A few generalisations can be drawn about paediatric cancers:

• In infants and children under 4 years of age: the most common malignant tumours are various types of blastomas.
• Children between 5 and 9 years of age: haematopoietic malignancies are more common.
• In the age range of 10-14 years (prepubertal age): soft tissue and bony sarcomas are the prominent tumours.
• Small round cell blue cell tumours (SRBCTs) are a group of tumours in children which have histologic features of small round cells having high N/C ratio.
• Since they have fairly identical morphology, immunohistochemical stains are helpful in assigning them cell of origin.
• Common examples are:
  • Ewing’s sarcoma/PNET (primitive neuroectodermal tumour), Lymphomas, Retinoblastoma, Neuroblastoma, Wilms’ tumour, Hepatoblastoma, Medulloblastoma, Rhabdomyosarcoma, Desmoplastic SRCT, Small cell osteosarcoma.

Based on this overview, the classification of common paediatric malignant tumours at different age groups is presented.

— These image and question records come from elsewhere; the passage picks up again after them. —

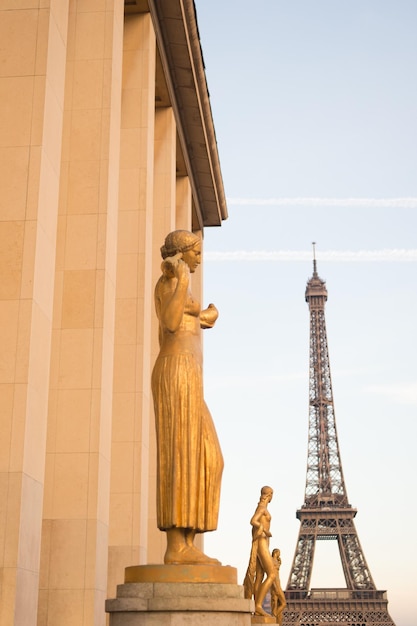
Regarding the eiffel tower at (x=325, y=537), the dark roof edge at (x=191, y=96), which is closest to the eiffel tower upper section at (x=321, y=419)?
the eiffel tower at (x=325, y=537)

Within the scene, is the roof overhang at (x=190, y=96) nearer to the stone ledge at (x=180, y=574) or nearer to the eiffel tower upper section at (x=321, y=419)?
the stone ledge at (x=180, y=574)

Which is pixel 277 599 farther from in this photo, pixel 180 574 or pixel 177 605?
pixel 177 605

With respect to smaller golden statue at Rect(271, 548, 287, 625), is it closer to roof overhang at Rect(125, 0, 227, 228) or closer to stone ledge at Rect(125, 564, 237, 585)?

Tumours of Infancy and Childhood:

• Tumours of infancy and childhood may evolve during intrauterine life (developmental tumours), or maybe embryonic tumours arising from the fully or partially differentiated stage or undifferentiated stem cells.
• Small round blue cell tumours are malignant tumours in children having a high N/C ratio and include various blastomas.
• Common examples of benign paediatric tumours are haemangioma, lymphangioma, sacrococcygeal teratoma and fibromatosis, besides a few possible tumours (naevi, liver cell adenoma).
• Common malignant tumours in children under 4 years of age are acute leukaemias, blastomas/embryomas (neuroblastoma, hepatoblastoma, retinoblastoma, nephroblastoma mor Wilms’ tumour), gliomas and teratomas.
• Common malignant tumours in older children (beyond 4 and under 14 years of age) are lymphomas, soft tissue sarcomas, osteogenic sarcoma, Ewing’s sarcoma and thyroid cancer.